= Georges Caussade =

French composer, music theorist and music educator

Georges Paul Alphonse Emilien Caussade (20 November 1873 – 5 August 1936) was a French composer, music theorist, and music educator.

== Biography ==
Born in Port Louis, Mauritius, he joined the faculty of the Conservatoire de Paris in 1905 as a teacher of counterpoint. He began teaching fugue at the school as well in 1921; a position his wife, composer Simone Plé-Caussade, took over in 1928.

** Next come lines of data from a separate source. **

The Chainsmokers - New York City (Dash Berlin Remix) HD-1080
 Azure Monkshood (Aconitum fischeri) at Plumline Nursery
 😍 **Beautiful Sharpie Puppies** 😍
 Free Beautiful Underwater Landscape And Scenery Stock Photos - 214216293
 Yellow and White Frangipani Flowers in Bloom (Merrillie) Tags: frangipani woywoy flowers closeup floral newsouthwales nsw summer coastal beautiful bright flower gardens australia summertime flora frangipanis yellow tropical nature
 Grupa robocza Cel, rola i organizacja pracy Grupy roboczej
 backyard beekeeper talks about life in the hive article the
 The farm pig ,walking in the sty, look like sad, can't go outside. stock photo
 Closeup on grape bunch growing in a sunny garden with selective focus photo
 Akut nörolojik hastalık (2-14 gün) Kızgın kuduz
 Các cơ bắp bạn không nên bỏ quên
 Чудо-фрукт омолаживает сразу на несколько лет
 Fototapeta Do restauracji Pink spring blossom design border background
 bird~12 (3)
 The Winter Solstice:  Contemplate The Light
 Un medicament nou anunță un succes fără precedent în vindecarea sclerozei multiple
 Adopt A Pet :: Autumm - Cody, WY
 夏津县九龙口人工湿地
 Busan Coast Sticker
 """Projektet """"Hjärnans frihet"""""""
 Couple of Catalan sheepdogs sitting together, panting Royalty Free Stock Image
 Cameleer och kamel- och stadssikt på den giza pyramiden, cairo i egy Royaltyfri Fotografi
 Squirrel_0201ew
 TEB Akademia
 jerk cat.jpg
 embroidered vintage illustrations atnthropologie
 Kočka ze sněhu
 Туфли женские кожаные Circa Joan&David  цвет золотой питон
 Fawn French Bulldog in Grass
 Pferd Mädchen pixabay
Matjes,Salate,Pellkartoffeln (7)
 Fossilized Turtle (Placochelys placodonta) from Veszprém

Among his notable students were members of Les Six, such as Georges Auric and Germaine Tailleferre. Other students included Jehan Alain, Elsa Barraine, Lili Boulanger, Jean-Yves Daniel-Lesur, Georges Dandelot, Claude Delvincourt, Léon Destroismaisons, Georges Hugon, Jeanne Leleu, Eugène Lapierre, Gaston Litaize, Paul Pierné, Georges-Émile Tanguay, Henri Tomasi, Marcel Tournier, and Marios Varvoglis.

In 1931 he published a book on the subject of harmony, Technique de l'harmonie. His most notable compositions are the operas Selgar et Moina and Légende de Saint George.

Caussade died aged 62 in Chanteloup-les-Vignes.